This guy took the lowest, crappiest, least dignified, most pointless kind of employment and infused it with meaning and purpose. The really strange thing was that he was a moral cripple: had done prison time for forging checks, and when I lost track of him had just been fired from a job as night manager of a diner, for helping himself to a portion of the receipts. This guy couldn't be trusted to mail a letter — literally, I discovered one time. Which all goes to show that you never know where leadership will pop up. (Paul Newman gives a similar illustration in that excellent movie Cool Hand Luke.)

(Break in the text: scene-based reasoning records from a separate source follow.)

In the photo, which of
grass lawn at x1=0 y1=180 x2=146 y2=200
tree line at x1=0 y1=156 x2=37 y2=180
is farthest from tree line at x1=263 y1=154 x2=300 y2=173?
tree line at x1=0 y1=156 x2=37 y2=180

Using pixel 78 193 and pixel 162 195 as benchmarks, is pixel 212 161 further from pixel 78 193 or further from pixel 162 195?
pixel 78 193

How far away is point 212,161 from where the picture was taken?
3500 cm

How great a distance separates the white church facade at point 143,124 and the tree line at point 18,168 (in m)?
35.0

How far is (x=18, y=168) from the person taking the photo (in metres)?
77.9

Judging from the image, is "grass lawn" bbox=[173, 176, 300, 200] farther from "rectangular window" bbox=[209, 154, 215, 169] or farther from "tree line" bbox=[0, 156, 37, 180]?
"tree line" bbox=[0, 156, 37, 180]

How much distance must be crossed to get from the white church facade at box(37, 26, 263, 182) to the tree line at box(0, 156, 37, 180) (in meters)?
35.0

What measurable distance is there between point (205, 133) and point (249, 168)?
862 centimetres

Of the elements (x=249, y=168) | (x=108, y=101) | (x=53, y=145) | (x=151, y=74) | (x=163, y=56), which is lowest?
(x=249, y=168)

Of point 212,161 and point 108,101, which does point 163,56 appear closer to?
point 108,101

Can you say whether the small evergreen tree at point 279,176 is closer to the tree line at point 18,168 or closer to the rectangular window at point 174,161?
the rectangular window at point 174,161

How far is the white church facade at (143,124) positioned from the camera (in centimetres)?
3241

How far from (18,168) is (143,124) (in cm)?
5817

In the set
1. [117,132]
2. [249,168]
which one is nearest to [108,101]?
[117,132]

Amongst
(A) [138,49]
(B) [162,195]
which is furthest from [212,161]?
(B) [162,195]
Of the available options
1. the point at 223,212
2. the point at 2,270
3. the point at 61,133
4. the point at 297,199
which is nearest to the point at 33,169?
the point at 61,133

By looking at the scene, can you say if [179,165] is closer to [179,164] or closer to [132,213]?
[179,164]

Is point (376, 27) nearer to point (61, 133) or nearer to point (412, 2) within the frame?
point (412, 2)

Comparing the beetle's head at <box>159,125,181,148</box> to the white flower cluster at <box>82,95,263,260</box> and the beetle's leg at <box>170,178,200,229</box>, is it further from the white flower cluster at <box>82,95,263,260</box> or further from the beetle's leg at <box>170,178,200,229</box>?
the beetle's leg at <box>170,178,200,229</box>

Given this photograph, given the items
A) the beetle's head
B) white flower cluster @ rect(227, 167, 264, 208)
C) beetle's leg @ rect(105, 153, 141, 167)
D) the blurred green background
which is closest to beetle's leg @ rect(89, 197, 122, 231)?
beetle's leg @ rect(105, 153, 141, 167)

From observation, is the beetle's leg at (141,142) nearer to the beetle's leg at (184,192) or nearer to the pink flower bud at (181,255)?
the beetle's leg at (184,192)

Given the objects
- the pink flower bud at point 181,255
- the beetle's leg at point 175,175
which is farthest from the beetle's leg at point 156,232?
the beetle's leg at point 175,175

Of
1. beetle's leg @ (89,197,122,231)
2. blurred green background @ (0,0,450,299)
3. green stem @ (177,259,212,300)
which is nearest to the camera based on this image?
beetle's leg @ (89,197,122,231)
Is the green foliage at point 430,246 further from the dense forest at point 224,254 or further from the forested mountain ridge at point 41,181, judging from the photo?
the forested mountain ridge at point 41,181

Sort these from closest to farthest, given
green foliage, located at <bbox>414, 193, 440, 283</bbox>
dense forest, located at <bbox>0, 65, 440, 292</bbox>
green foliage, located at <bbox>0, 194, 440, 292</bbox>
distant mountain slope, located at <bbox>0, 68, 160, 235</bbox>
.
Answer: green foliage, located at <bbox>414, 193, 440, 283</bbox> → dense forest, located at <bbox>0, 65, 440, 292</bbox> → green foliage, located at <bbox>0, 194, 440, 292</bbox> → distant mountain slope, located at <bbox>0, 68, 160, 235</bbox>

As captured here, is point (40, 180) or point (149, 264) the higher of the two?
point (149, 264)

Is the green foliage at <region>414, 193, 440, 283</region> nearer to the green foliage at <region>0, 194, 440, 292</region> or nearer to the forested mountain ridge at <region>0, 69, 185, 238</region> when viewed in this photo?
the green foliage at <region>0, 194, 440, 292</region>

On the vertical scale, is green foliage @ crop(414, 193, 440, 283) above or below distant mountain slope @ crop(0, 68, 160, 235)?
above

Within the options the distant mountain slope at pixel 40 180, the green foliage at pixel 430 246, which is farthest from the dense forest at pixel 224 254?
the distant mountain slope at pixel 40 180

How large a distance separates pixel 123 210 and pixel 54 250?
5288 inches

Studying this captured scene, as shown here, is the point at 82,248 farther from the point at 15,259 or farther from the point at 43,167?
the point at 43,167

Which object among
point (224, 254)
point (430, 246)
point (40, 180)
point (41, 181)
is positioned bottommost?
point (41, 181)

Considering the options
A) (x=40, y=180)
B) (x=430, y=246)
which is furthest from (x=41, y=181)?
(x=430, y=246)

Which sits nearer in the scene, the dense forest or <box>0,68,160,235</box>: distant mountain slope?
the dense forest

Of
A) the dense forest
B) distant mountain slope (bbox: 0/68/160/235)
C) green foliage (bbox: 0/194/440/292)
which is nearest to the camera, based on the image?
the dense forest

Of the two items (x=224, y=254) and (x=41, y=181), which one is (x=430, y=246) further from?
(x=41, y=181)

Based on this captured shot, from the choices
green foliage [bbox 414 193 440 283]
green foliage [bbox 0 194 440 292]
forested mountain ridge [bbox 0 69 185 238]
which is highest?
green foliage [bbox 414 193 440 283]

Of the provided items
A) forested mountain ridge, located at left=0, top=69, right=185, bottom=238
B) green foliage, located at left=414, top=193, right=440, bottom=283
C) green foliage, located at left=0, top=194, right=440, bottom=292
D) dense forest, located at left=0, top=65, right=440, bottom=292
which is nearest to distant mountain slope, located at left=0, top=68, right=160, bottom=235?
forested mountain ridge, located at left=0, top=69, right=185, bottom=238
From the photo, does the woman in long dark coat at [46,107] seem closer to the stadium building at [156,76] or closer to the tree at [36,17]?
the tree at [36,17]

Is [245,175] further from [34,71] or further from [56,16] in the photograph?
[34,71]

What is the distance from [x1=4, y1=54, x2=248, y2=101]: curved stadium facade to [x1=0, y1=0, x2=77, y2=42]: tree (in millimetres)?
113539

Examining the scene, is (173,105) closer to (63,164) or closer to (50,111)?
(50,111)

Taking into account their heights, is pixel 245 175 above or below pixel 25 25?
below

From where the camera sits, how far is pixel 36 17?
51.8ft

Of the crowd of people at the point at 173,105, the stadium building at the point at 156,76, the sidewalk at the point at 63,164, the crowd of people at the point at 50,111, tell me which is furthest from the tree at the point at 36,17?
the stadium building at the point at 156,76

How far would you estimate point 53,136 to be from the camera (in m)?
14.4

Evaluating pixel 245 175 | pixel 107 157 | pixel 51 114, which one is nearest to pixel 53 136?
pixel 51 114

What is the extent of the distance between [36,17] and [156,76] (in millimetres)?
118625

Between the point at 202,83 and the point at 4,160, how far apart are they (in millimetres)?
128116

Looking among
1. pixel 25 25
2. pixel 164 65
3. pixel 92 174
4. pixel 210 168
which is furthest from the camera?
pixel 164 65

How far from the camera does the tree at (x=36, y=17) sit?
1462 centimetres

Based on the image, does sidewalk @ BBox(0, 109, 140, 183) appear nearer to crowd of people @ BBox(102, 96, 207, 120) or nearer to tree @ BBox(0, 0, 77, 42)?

Anyone who has served in the military has seen, or at least heard of, a sloppy, cynical, ill-motivated unit turned around by new leadership. The same thing happens in the civilian world, too. I have a friend whose business is financing software companies. From time to time, he tells me, he is faced with a failing company for which the only solution is, as he puts it (not literally, I hope) "to shoot the CEO and senior execs and put in a completely new team." Generally, he reports, this does the trick. With the same workforce, the same product and the same markets, good leadership turns the company round. Perhaps someone should try this with the Palestinians — though in that case, I think live ammo would be appropriate.
Leadership, of course, has a negative side. The German word for "leader" is, after all, Führer. Americans in general are skeptical of leaders and leadership, to a degree not found anywhere else on earth, I think. The colonial census-taker, back in 18th-century Appalachia, comes across a man grooming a horse in a field. "Who's your master?" he inquires. Says the colonist: "He hasn't been born yet." I think every honest American's heart returns a cheer to that sentiment. Having already declared on this site that my favorite movie is Lonely Are the Brave, the ultimate cinematic tribute to don't-tread-on-me American individualism, I don't think I need offer any further evidence that I'm basically with America on this one.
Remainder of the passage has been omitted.